#### Document:
☆ ☆ ☆ ☆ ☆ ☆ ☆

Exception: java.lang.OutOfMemoryError thrown from the UncaughtExceptionHandler in thread "HTTP-Dispatcher"

After that snapshot is restarted the connector starts to tank even earlier, after ~200K rows.

Both MySQL and Clickhouse instances have negligible load, but the connector instance has 100% CPU load and consumes full RAM constantly even when pushing tens of rows per second.

What I tried:

  • I’ve tried to use -Xmx6144M and -Xmx10240M on a 16GB instance without any noticeable effect (i.e. both of them tank and OOM)
  • Tried to tweak parameters like snapshot.max.threads, offset.flush.interval.ms, offset.flush.timeout.ms, max.request.size, max.queue.size, max.batch.size with no effect (not even sure if all of them work for this jar file)
  • Tried to change offset storage to org.apache.kafka.connect.storage.FileOffsetBackingStore, no effect (except removing the transactions not supported log). I’ve also seen Timed out waiting to flush EmbeddedEngine{id="engine"} offsets to storage even with file storage, which should not happen normally I think.
  • Tried to swtich to 0.6, same
  • Java 11, Java 17 - same

Thanks in advance.

About this issue

  • Original URL
  • State: open
  • Created 9 months ago
  • Comments: 19 (7 by maintainers)

Most upvoted comments

I was facing the same issue and tuning using snapshot.fetch.size in config.yml allowed me to throttle the snapshot creation which solved my issue.

@AdamKatzDev, I have faced with this issue too. The reason is that method put() in ClickHouseSinkTask receives records faster than ClickhouseBatchRunnable processes them. I have solved that issue by adding a code to control a buffer filling. If limit of records in a buffer (buffer is the “records” field in the ClickHouseSinkTask class) is reached, method put() continuously polls its condition until it’s free for a new batch.

☆ ☆ ☆ ☆ ☆ ☆ ☆

#### Tasks to perform:
1: In the connector issue thread, which setting did one commenter tune to throttle snapshot creation and fix the problem?
2: Please pick up the connector issue thread after its last sentence and continue writing it.
The lines that come next are separate material, unrelated to the connector issue thread.

Excerpts of spatial question lines:
☆ ☆ ☆ ☆ ☆ ☆ ☆

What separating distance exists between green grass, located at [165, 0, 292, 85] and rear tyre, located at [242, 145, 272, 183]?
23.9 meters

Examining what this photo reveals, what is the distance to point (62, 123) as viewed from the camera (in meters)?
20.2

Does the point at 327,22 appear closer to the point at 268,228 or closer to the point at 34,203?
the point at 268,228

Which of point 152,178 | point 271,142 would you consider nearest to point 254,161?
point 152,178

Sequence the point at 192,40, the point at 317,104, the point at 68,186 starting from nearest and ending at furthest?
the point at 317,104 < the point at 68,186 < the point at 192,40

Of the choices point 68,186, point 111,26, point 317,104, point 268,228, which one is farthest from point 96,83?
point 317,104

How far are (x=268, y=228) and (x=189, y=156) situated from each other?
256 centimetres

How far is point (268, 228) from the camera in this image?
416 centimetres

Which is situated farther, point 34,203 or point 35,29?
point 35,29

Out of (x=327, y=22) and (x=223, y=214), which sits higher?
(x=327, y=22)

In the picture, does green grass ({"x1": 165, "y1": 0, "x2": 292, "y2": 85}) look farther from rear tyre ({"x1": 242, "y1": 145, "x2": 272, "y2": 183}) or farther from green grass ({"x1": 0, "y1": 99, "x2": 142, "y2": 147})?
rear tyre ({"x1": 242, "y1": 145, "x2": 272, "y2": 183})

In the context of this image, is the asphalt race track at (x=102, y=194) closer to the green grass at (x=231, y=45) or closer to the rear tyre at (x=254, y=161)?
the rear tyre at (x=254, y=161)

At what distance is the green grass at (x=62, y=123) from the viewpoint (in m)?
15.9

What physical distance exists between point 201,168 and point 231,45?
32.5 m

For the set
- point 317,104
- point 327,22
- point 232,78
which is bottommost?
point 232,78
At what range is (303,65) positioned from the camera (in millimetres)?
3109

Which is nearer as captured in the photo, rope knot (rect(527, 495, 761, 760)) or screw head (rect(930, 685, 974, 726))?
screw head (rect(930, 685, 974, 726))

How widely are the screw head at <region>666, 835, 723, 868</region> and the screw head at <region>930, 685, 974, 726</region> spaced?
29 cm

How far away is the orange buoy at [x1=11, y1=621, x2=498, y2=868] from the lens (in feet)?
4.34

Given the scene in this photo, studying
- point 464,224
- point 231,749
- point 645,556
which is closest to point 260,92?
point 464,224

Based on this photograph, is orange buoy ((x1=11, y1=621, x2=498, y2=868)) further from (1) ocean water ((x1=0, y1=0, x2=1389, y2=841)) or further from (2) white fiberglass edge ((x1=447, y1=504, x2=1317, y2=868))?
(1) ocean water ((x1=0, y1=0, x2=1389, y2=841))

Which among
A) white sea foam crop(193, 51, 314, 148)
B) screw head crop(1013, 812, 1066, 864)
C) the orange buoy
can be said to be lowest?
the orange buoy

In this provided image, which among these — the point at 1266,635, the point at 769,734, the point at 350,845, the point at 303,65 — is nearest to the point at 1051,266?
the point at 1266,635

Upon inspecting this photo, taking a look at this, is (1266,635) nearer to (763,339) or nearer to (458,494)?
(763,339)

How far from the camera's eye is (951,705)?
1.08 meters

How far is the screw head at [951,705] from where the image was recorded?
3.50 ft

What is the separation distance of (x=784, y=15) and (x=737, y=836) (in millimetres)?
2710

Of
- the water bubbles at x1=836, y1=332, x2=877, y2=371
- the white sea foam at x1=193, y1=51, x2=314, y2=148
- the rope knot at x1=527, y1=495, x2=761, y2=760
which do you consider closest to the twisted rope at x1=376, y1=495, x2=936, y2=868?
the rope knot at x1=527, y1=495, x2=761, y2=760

☆ ☆ ☆ ☆ ☆ ☆ ☆

#### Answer set:
1: snapshot.fetch.size in config.yml

2:
    @Override
    public void put(Collection<SinkRecord> records) {
        long taskId = this.config.getLong(ClickHouseSinkConnectorConfigVariables.TASK_ID.toString());
        long recievedRecordsCount = records.size();
        totalRecords += recievedRecordsCount;
        log.debug("******** CLICKHOUSE received records **** " + totalRecords + " Task Id: " + taskId);
        while (this.getBufferCount() + recievedRecordsCount > bufferMaxRecords) {
            try {
                Thread.sleep(100);
            }
            catch(InterruptedException e) {
                log.error("******** SLEEP ERROR {} ****", e.getMessage());
            }
        }
    public long getBufferCount() {
        long recordsInBuffer = 0;
        for (Map.Entry<String, ConcurrentLinkedQueue<ClickHouseStruct>> entry : this.records.entrySet()) {
            recordsInBuffer += entry.getValue().size();
        }
        return recordsInBuffer;
    }

Thank you for swift responses, folks.

@subkanthi

My guess is that the Xmx settings did not get applied. you can do a ps -ef in the docker container and check if its applied to the java process.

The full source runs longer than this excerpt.